For a few days most winter weekends, arenas in Harriston, Palmerston and Clifford, like rinks across the country, are packed with young hockey players and their parents, enjoying that most Canadian of winter traditions – a minor hockey tournament. Often rising before dawn for a dark drive to a far-away rink, players enjoy the opportunity to spend time with team mates while immersed in a hockey-first environment
Tournaments are important to any minor hockey association, providing both an opportunity for players to compete for brief periods in a playoff-like atmosphere, and a valuable revenue stream for the organization.
In the Town of Minto, most tournaments are one-day affairs, involving eight teams and one arena. However, the Minto Minor Hockey Association’s Midget LL event has grown steadily over the past several years, blooming this year into a 20-team affair that keeps two rinks busy over a three-day period in late January.
With more than 40 games between opening face-off and finals, the Minto tourney has become a significant event on the local hockey calendar. While still a long way from the scale of the massive Harriston Bantam Tournament, which ran for the entire March Break for 20 years from late ‘60s to early ‘80s, the event has continued to grow each year. The Bantam Tournament in its hey day hosted teams from Toronto, Windsor and, on one memorable occasion, Boston, and featured as many as 70 games at its height. While teams don’t come from as far afield for the Midget event, some travel several hours to compete in one of the top area events for this level of hockey.
Minto Minor Hockey Association president Wayne Ditner, who has acts as convenor for the tournament, says the event began to grow because fewer centres were hosting tourneys at the Midget LL level, which includes players from 15-17.
“There weren’t that many tournaments around,” notes Ditner, who says the tournament, then convened by Iris Reynolds of Harriston, first expanded to a 16-team event three years ago.
In addition to the game action, the event also features a skills competition, which has become an extremely popular feature. Held during a break as organizers calculate positioning for the semi-final games, shooters and goalies face off penalty shot style before packed rinks in both towns. In the Palmerston shootout, Anthony McKinnon of the Minto Mad Dogs won the shooters title, with goals that included a high-light reel, Crosby-style tally that saw him scoop the puck up on the blade of his stick, spin around and toss it by a startled netminder. Minto’s Curtis Ferguson placed first in the goaltending category.

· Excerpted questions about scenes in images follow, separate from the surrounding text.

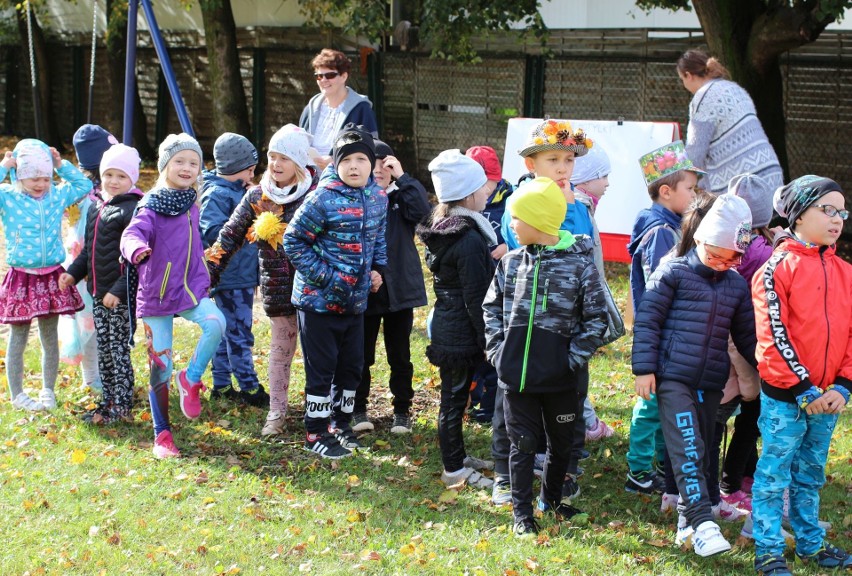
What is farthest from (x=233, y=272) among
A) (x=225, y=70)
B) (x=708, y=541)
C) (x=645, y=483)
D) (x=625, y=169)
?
(x=225, y=70)

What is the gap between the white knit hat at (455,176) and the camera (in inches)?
211

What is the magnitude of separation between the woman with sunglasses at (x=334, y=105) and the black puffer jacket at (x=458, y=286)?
2.32m

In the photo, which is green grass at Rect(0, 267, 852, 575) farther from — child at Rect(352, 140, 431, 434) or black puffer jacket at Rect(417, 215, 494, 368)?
black puffer jacket at Rect(417, 215, 494, 368)

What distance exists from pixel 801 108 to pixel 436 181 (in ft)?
33.1

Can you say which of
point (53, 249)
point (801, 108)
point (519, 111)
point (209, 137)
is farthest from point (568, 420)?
point (209, 137)

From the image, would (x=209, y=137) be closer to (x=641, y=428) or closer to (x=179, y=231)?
(x=179, y=231)

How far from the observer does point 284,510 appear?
17.2 ft

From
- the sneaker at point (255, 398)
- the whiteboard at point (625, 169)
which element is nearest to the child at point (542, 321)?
the sneaker at point (255, 398)

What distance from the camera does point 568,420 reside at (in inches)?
189

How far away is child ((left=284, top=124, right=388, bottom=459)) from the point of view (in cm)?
564

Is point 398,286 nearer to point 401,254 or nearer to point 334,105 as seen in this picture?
point 401,254

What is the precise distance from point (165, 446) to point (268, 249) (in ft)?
4.38

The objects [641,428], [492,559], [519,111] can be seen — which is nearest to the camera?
[492,559]

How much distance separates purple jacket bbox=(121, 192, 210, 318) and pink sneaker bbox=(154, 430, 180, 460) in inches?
29.5
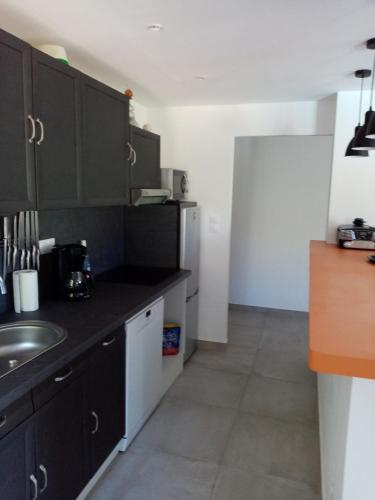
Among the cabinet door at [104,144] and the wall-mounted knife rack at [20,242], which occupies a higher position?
the cabinet door at [104,144]

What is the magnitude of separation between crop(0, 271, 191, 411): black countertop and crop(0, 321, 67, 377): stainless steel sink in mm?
61

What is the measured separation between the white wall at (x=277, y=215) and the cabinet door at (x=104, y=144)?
246 centimetres

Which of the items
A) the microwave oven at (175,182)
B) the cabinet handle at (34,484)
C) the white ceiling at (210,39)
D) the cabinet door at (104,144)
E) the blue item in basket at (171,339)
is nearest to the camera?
the cabinet handle at (34,484)

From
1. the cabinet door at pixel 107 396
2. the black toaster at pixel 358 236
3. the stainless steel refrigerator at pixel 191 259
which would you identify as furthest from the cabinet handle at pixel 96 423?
the black toaster at pixel 358 236

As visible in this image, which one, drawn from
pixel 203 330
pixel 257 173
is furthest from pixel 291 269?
pixel 203 330

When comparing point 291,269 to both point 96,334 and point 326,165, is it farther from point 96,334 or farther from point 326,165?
point 96,334

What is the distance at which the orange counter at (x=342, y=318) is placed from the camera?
3.27 ft

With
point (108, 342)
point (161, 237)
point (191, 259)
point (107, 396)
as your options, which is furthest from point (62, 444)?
point (191, 259)

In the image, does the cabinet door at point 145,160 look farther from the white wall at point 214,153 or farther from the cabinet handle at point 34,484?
the cabinet handle at point 34,484

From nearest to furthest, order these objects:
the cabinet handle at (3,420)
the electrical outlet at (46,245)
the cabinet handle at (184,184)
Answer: the cabinet handle at (3,420)
the electrical outlet at (46,245)
the cabinet handle at (184,184)

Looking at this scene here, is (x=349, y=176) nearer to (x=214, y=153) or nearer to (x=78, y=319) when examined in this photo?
(x=214, y=153)

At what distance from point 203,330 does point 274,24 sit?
9.26 feet

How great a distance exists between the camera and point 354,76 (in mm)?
2609

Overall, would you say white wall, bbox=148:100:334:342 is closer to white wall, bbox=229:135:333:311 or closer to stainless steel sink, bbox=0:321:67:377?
white wall, bbox=229:135:333:311
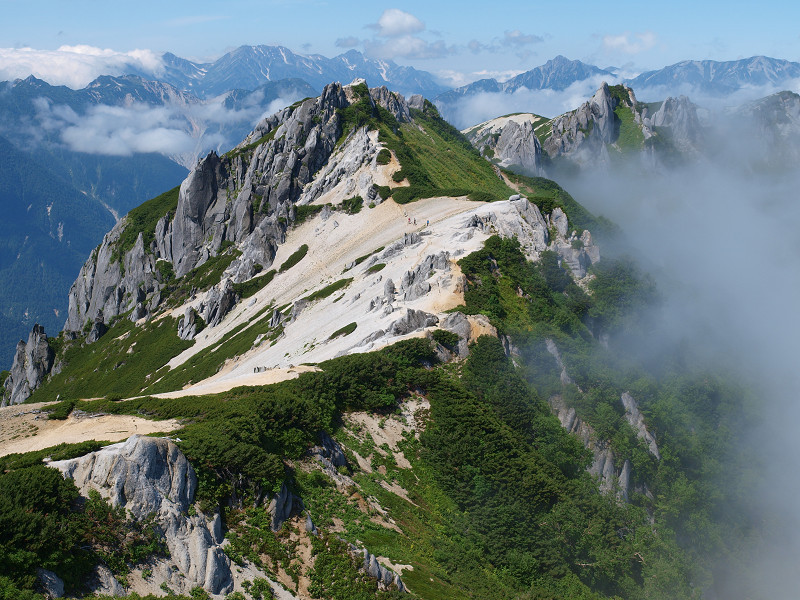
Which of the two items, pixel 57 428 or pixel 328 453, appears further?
pixel 328 453

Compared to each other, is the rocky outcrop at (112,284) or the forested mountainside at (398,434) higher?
the forested mountainside at (398,434)

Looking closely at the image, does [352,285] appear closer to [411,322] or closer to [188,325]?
[411,322]

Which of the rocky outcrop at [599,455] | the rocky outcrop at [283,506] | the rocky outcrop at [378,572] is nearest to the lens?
the rocky outcrop at [378,572]

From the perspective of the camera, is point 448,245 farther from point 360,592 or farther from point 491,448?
point 360,592

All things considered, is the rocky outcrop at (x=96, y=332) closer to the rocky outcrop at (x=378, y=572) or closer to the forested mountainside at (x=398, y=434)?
the forested mountainside at (x=398, y=434)

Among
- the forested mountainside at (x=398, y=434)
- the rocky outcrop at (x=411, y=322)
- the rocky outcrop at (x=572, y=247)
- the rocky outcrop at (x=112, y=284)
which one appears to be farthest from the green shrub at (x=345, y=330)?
the rocky outcrop at (x=112, y=284)

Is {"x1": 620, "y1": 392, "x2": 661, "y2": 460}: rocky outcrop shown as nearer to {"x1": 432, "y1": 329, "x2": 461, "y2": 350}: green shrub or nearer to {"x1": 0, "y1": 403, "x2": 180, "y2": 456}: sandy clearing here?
{"x1": 432, "y1": 329, "x2": 461, "y2": 350}: green shrub

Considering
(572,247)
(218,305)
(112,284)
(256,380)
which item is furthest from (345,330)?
(112,284)

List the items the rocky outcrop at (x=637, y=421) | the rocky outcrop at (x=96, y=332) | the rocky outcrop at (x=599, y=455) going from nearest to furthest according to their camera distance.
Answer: the rocky outcrop at (x=599, y=455), the rocky outcrop at (x=637, y=421), the rocky outcrop at (x=96, y=332)
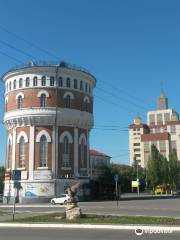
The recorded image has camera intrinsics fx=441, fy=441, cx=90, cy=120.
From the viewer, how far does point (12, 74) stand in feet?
197

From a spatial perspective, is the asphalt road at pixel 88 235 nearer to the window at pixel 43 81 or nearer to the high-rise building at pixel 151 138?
the window at pixel 43 81

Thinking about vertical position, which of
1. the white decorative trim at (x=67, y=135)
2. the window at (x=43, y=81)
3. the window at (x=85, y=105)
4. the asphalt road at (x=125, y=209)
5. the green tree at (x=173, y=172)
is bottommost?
the asphalt road at (x=125, y=209)

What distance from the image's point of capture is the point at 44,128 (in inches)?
2295

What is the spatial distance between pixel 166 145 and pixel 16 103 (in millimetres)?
120642

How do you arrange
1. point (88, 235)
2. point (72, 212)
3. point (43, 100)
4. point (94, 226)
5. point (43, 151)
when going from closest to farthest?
1. point (88, 235)
2. point (94, 226)
3. point (72, 212)
4. point (43, 151)
5. point (43, 100)

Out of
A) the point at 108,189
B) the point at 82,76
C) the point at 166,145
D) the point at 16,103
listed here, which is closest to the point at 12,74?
the point at 16,103

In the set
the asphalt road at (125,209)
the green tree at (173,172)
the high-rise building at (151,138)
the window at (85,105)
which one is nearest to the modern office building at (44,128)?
the window at (85,105)

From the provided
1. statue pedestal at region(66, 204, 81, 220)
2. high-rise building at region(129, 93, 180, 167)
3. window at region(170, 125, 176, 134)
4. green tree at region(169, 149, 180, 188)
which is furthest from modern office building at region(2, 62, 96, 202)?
window at region(170, 125, 176, 134)

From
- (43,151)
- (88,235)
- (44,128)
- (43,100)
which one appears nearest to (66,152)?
(43,151)

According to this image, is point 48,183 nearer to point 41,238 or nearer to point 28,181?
point 28,181

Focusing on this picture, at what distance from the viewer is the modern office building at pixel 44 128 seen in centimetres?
5694

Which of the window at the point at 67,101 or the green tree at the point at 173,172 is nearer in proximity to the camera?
the window at the point at 67,101

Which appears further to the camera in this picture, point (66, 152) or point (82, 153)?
point (82, 153)

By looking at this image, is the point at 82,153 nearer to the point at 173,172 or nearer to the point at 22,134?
the point at 22,134
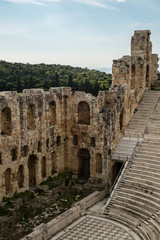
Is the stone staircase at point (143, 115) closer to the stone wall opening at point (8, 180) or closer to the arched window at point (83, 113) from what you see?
the arched window at point (83, 113)

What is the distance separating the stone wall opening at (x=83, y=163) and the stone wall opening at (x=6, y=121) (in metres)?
8.25

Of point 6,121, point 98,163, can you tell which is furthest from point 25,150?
point 98,163

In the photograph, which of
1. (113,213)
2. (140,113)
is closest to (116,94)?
(140,113)

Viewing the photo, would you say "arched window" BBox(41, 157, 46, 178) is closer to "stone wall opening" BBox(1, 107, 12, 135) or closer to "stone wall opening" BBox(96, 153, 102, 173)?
"stone wall opening" BBox(96, 153, 102, 173)

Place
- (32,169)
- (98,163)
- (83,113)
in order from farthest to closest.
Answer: (83,113) → (98,163) → (32,169)

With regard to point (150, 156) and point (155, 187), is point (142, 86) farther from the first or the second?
point (155, 187)

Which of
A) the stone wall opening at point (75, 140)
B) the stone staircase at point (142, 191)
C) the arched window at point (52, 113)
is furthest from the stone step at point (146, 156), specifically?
the arched window at point (52, 113)

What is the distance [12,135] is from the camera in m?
23.3

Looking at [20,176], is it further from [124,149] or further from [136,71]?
[136,71]

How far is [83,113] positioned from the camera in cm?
3016

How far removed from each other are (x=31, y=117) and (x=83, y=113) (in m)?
6.08

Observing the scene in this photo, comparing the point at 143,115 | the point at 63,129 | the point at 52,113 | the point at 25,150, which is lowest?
the point at 25,150

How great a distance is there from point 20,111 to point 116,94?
9521 millimetres

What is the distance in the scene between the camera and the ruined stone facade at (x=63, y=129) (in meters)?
23.6
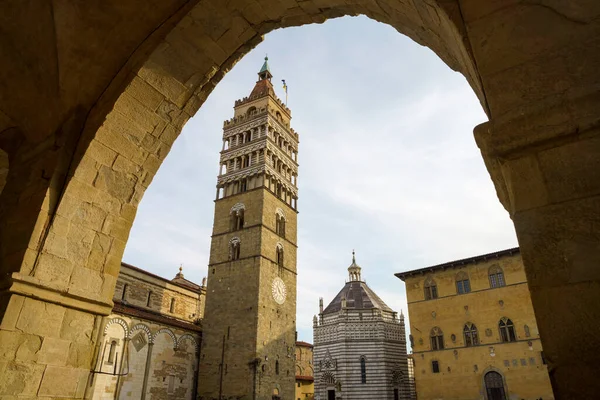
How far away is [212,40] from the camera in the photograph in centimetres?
402

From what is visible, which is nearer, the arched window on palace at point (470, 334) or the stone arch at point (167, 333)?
the stone arch at point (167, 333)

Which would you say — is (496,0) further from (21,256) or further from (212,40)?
(21,256)

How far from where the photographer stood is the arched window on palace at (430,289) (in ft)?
93.9

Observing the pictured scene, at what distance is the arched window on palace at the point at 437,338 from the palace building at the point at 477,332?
0.03 metres

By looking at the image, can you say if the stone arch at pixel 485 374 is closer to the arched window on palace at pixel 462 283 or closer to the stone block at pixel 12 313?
the arched window on palace at pixel 462 283

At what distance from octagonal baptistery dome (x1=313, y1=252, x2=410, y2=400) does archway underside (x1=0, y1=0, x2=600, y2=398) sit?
3512cm

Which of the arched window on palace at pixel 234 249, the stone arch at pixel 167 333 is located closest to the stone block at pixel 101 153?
the stone arch at pixel 167 333

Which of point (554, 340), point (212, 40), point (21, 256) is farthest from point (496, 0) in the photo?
point (21, 256)

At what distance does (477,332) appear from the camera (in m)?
25.9

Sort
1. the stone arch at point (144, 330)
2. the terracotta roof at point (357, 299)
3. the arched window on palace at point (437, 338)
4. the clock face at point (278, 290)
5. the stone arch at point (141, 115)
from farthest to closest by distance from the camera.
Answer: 1. the terracotta roof at point (357, 299)
2. the clock face at point (278, 290)
3. the arched window on palace at point (437, 338)
4. the stone arch at point (144, 330)
5. the stone arch at point (141, 115)

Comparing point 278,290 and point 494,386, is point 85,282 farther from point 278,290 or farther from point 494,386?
point 494,386

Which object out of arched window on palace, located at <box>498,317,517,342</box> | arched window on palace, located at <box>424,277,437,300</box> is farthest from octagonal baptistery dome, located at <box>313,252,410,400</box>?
arched window on palace, located at <box>498,317,517,342</box>

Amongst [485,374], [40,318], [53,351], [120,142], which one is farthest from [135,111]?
[485,374]

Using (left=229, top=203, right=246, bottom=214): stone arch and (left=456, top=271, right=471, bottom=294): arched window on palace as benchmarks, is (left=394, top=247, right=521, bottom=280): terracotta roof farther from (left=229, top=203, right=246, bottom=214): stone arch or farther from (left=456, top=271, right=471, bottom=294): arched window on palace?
(left=229, top=203, right=246, bottom=214): stone arch
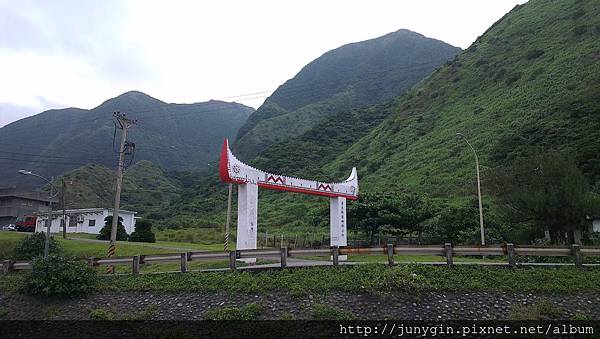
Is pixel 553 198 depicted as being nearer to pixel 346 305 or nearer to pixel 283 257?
pixel 283 257

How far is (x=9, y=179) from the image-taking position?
139m

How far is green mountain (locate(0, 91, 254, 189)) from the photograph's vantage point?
143 meters

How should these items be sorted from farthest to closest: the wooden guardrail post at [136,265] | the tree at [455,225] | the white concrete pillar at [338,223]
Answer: the tree at [455,225]
the white concrete pillar at [338,223]
the wooden guardrail post at [136,265]

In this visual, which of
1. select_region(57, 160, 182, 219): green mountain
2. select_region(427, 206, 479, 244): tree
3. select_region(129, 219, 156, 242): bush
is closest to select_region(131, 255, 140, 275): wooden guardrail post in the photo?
select_region(427, 206, 479, 244): tree

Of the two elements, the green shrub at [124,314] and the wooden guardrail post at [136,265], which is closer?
the green shrub at [124,314]

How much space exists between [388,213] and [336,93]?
14109cm

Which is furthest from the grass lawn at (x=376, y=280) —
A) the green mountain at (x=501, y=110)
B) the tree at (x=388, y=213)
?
the green mountain at (x=501, y=110)

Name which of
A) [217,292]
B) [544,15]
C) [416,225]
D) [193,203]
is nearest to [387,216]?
[416,225]

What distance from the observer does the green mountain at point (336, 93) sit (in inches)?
5408

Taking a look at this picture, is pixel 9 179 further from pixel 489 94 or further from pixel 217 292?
pixel 217 292

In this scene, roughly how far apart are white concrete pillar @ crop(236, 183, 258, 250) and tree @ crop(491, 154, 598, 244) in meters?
15.5

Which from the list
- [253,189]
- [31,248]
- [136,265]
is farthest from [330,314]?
[31,248]

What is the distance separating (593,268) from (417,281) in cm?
694

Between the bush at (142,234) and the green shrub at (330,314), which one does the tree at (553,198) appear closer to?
the green shrub at (330,314)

Extras like the shootout event, simply add to the fun for the players and their parents, notes Ditner.
Parents and coaches on all Minto Minor Hockey teams work together to stage a tournament at all levels, says Lori Ditner, who works alongside her husband to convene the Midget LL event. A typical one-day tourney raises about $2,000 for MMHA, while the Midget LL tournament sometimes generates more than twice that amount. The funds help to keep registration fees down, while enhancing the hockey programs the association offers. The three-day nature of the Midget LL tourney magnifies the positive economic impact all tournaments have on a community, as families visit for several days, requiring accommodation, meals and other services.
The success of the tournament is due to many factors, the Ditners note, including a lot of hard work from the parents of local Midget LL players, referees, arena staff, community volunteers and the contribution of local businesses, which sponsor the event.
Wayne notes that plans are already been made for next year’s tournament, which he intends to remain involved in.
“I don’t want to see the tournament start to fall off,” he says, adding, “too many people seem to really enjoy it.”